Several mid-caps in the materials and industrials sectors are doing even better than Temple Inland was before International Paper pounced with its big bid, writes Senior Editor Igor Greenwald.
Those International Paper (IP) guys must be real saps.
Right after the market was subjected to another pasting Monday, they unwrapped their hostile takeover bid for corrugated-packaging and building-products maker Temple Inland (TIN).
Perhaps they haven’t heard that the economy is on the ropes again, and the housing market beyond repair. How else to explain IP valuing Temple Inland at a 45% premium to Monday’s market close?
Temple Inland has its own theory, of course—it alleges that its rival’s bid “grossly undervalues” its prospects, which reportedly includes:
- the likelihood of further recovery in corrugated packaging “as the economy continues to improve” (what?!)
- unrealized cost savings
- and even the possibility that its building-materials business still has value...
International Paper retorts that the recovery in packaging will be slow, with the building-products business a drag for years—and anyway, its offer fully values any potential improvement.
In other words, the haggling has begun. And no matter how much criticism IP heaps on the object of its ambitions, its opening bid is far more eloquent.

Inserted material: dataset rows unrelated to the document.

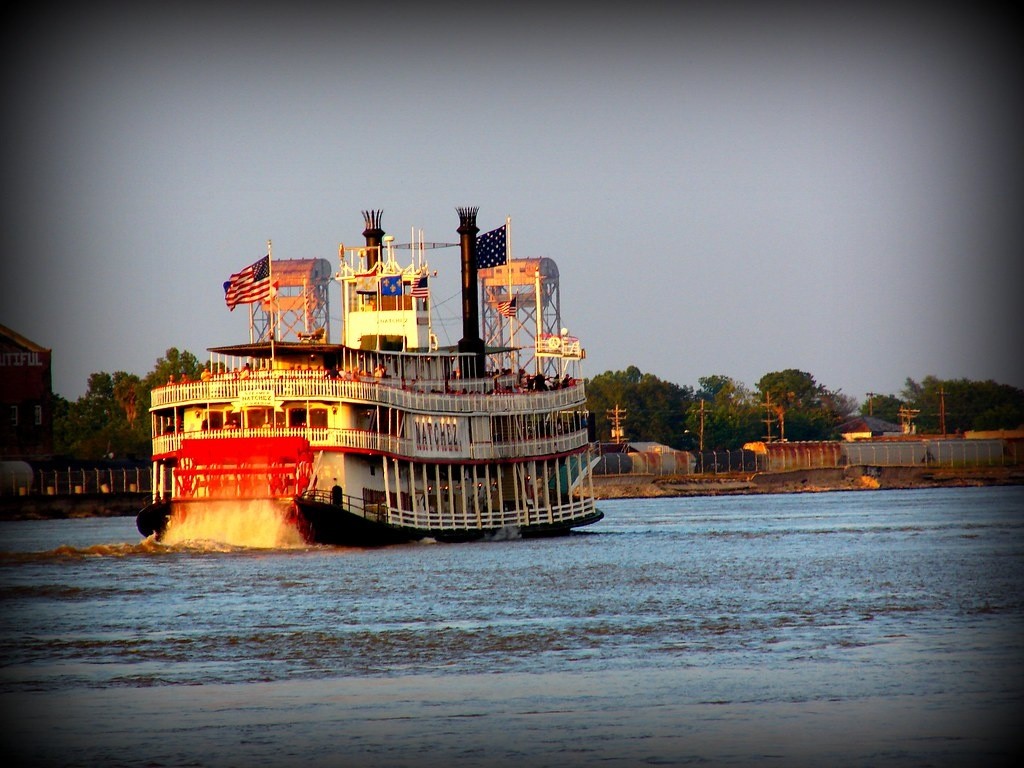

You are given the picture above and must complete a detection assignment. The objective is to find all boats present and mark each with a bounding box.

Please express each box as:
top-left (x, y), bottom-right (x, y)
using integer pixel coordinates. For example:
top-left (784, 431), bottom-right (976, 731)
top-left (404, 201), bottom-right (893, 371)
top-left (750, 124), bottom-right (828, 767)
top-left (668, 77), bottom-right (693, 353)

top-left (133, 203), bottom-right (608, 553)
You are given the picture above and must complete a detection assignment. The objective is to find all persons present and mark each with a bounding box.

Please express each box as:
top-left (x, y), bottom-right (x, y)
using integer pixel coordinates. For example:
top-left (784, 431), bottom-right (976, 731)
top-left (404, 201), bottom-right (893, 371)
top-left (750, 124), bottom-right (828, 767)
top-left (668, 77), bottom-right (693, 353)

top-left (289, 363), bottom-right (391, 381)
top-left (166, 375), bottom-right (176, 385)
top-left (536, 411), bottom-right (587, 438)
top-left (219, 363), bottom-right (251, 380)
top-left (200, 368), bottom-right (212, 383)
top-left (180, 372), bottom-right (191, 384)
top-left (401, 367), bottom-right (578, 396)
top-left (166, 420), bottom-right (174, 432)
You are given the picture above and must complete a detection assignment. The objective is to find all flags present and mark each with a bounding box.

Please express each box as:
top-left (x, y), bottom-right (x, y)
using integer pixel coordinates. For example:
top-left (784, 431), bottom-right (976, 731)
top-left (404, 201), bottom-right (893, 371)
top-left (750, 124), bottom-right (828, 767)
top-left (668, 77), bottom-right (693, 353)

top-left (223, 254), bottom-right (278, 312)
top-left (475, 224), bottom-right (507, 270)
top-left (409, 277), bottom-right (428, 298)
top-left (381, 276), bottom-right (402, 297)
top-left (498, 297), bottom-right (515, 318)
top-left (355, 264), bottom-right (378, 296)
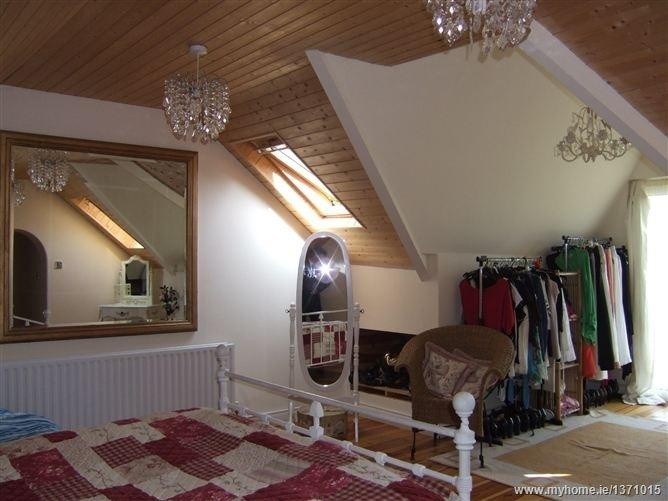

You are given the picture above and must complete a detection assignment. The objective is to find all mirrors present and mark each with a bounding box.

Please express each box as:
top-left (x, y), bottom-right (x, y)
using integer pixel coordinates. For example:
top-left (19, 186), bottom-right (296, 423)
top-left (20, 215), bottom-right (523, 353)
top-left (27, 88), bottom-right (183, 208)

Let’s split the difference and stipulate that, at 9.2 times the current year’s far-from-peaking cash flow, the offer is not crazy-rich, but not insultingly insufficient either.
For bystanders without a dog in this fight, the final outcome will be of modest import. The more interesting—and potentially far more lucrative—question is, who are the other Temple Inlands out there, in terms of potentially undervalued acquisition targets?
This can be a fun game to play, if only as a distraction from the clammy market action. And even if no greater fool shows up to bid over the top for these particular stocks, it’s always useful to poke around for hidden value, especially in sectors already seeing merger action.